Architecture photography has a rich history. The oldest surviving photograph, View from the Bridge in Le Gras, was taken in the late 1800s and is one of the earliest examples of architectural photography! The medium hasn’t entirely stayed popular for long, and that is absolutely no wonder when you think about the importance of architecture to our society. From large, stately homes in New England to tiny cabins in the Southwest, architecture tells us a great deal about the people who created them and the places that they lived.
Be Familiar With The Genre
To capture images of buildings, you need to be very familiar with the genre. If you’re starting or have little experience, some simple tips can help you get off to a great start in architectural photography. When you’re shooting a building for architecture photography, you’ll want to use as much natural light as possible. The darker the building, the less your scene will be able to convey to viewers, so try shooting on evenings or overcast days as much as possible.
Think About Scale
It’s essential to think about scale when you’re taking images of buildings and other structures. Big architecture photography subjects tend to look good, but you’ll also want to make sure that you’re working within the limitations set by the building itself. So, if you’re photographing a very tall building, try shooting from a higher perspective so that you don’t lose the subjectivity of the architecture itself. Similarly, if you’re photographing a tiny building, you’ll want to lower your angle so that you don’t overwhelm the viewer with a prominent building in the frame.

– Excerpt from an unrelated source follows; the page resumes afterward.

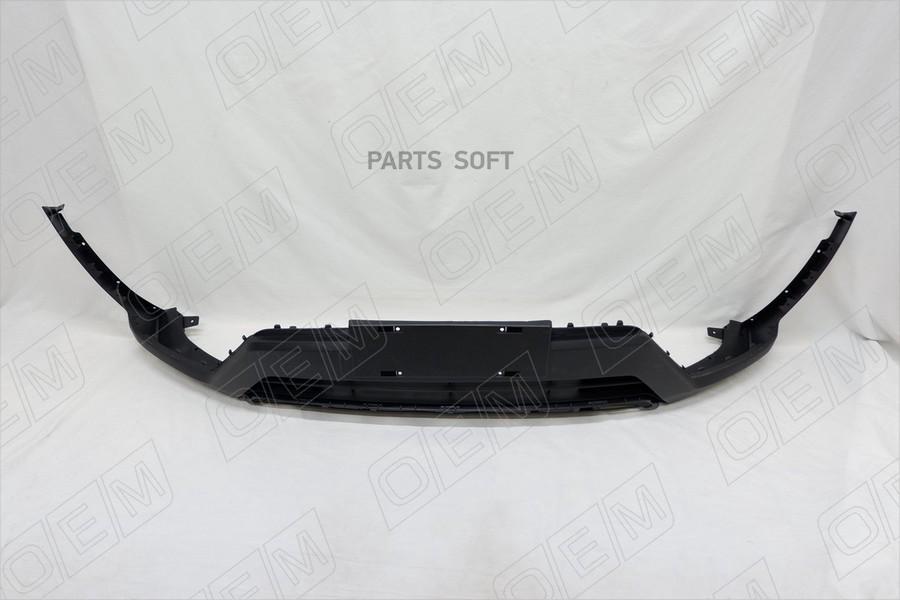 

Oem0198 o.e.m. бампер передний нижняя часть hyundai creta 1 (2015-2021), O.E.M. OEM0198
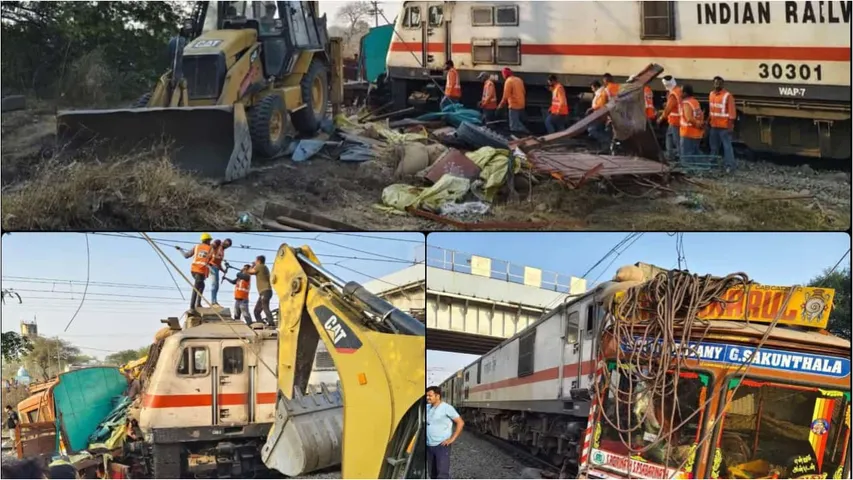 Maharastra Train Accident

There are many technical aspects to keep in mind in architectural photography, but one that goes hand-in-hand with this is lighting. Lighting is often used to provide shadows and highlights within a photo, so it’s essential to have a good grasp of lighting theory and techniques before trying your hand at this type of photography. One thing to remember is that different light sources produce different effects. For example, the sun’s rays will tend to warm up an area very quickly, so try to capture the rays as soon as they come into view. If you have an exposure time of around 10 seconds or less, you’ll capture the drama of the sun’s light without having to worry about getting too many photos taken of the sun.
Another technical aspect to keep in mind to create fantastic architecture photography is white balance, which refers to how an image is exposed and interpreted. This has a significant impact on how the photograph will turn out, and there are thousands of different settings that can be used for buildings and structure photography. You’ll need to experiment a little bit to find what works for you, but it’s worth mentioning that different photographers tend to think differently about white balance, so some experimentation may well pay off for you.
Try To Shoot From The Ground Up
In terms of shooting structure and building photography, one of the most critical architecture tips that anyone can follow is always to try to shoot from the ground up. Architectural images tend to look their best when taken from an elevated perspective, so if you work from a higher location, try shooting from a hill, from a rooftop, or even from a small alcove or window. The effect will be more dramatic and more pleasing to the eye if you can also include people in your shots. One simple but helpful tip is to try and position people appropriately in the shot. When doing so, you’ll want to make sure that they’re facing toward the camera rather than looking through a window, as this will distort the formation.
Don’t Just Focus On A Single Aspect
It’s a good idea to think about the composition of the architecture photography photo as a whole and not just focusing on one single aspect. For example, try and frame the shot from several different angles and try and take the image from different perspectives to present a sense of fluid motion. Architectural photos don’t just need to show detail and architecture, but they also need to look impressive. So, once you’ve got your image loaded, try and experiment with various lighting settings on your computer to add some depth and definition to your image.
Another tremendous architectural photography tip is that when taking structure photography, always try shooting from different perspectives. If you have a clear picture from one angle, try switching angles and get a new image from another angle, then again change angles and take another image. Keep on experimenting until you find the best angle. Hopefully, these tips will help you to improve your architectural photography skills.